# Start of Extract provided
Riga’s Architecture – a Testament to its Fascinating History


Riga is all about Art Nouveau architecture, a style that gave the city its trademark look. Intricate floral designs, expressive masks and elaborate geometric forms still decorate the building façades all over the city. They say you can’t stand anywhere in Riga Centre without seeing at least three art nouveau buildings.


The city’s architecture is highly diverse, however. What most surprises you when walking around the Latvian capital is that it can be both exceptionally beautiful and extremely ugly at the same time. There is always a medieval highlight, or an attractive art nouveau building next to one of those Stalinist ugly-looking structures, built during the decades when Latvia was part of the Soviet Empire.


Riga was founded as a port in 1201 by German crusaders and over the next 700 years it came successively under German, Polish, Swedish and Russian rule. By the end of the 15th century the town was already a major center of the Hanseatic League, deriving its prosperity from the trade with Central and Eastern Europe. After the Russian Revolution, Latvia was ceded to Germany, but Germany’s defeat a year later allowed Latvia to regain its independence. However, its independence was short lived. Just a few years later, with the beginning of the Second World War, Latvia saw its first Soviet invasion, then the German occupation in 1941. In 1944 when the Red Army drove out the Germans, the second Soviet rule was established. The crumbling of the Soviet Empire in 1991 allowed Latvia to finally regain its independence.

Latvia’s turbulent history is very much reflected in Riga’s diverse architectural styles. Up until the end of World War I, Riga was a German city, no matter whether it belonged to the Polish, Swedish, or Russian empire. Consequently, there are a lot of German influences in the city’s Old Town architecture for instance. The buildings that have been erected over several hundred years and at different times in history, vary a lot in style from medieval, to Gothic, to Baroque.
# End of Extract provided
# Start of Excerpted data
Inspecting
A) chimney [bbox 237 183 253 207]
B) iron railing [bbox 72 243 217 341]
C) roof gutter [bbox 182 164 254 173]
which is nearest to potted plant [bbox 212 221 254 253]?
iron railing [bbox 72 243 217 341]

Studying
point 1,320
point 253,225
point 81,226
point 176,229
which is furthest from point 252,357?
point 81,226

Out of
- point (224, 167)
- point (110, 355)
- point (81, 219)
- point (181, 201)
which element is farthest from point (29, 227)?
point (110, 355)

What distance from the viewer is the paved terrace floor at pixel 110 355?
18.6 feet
# End of Excerpted data
§ **Written task A**: According to the article on Riga's architecture, in what year was Riga founded, and by whom?
§ **Written task B**: Please reproduce word for word the passage of the article on Riga's architecture from "Riga’s Architecture –" up to and including "art nouveau buildings.".
None of the records are needed.

§ **Written answer A**: In 1201, by German crusaders.

§ **Written answer B**:
Riga’s Architecture – a Testament to its Fascinating History


Riga is all about Art Nouveau architecture, a style that gave the city its trademark look. Intricate floral designs, expressive masks and elaborate geometric forms still decorate the building façades all over the city. They say you can’t stand anywhere in Riga Centre without seeing at least three art nouveau buildings.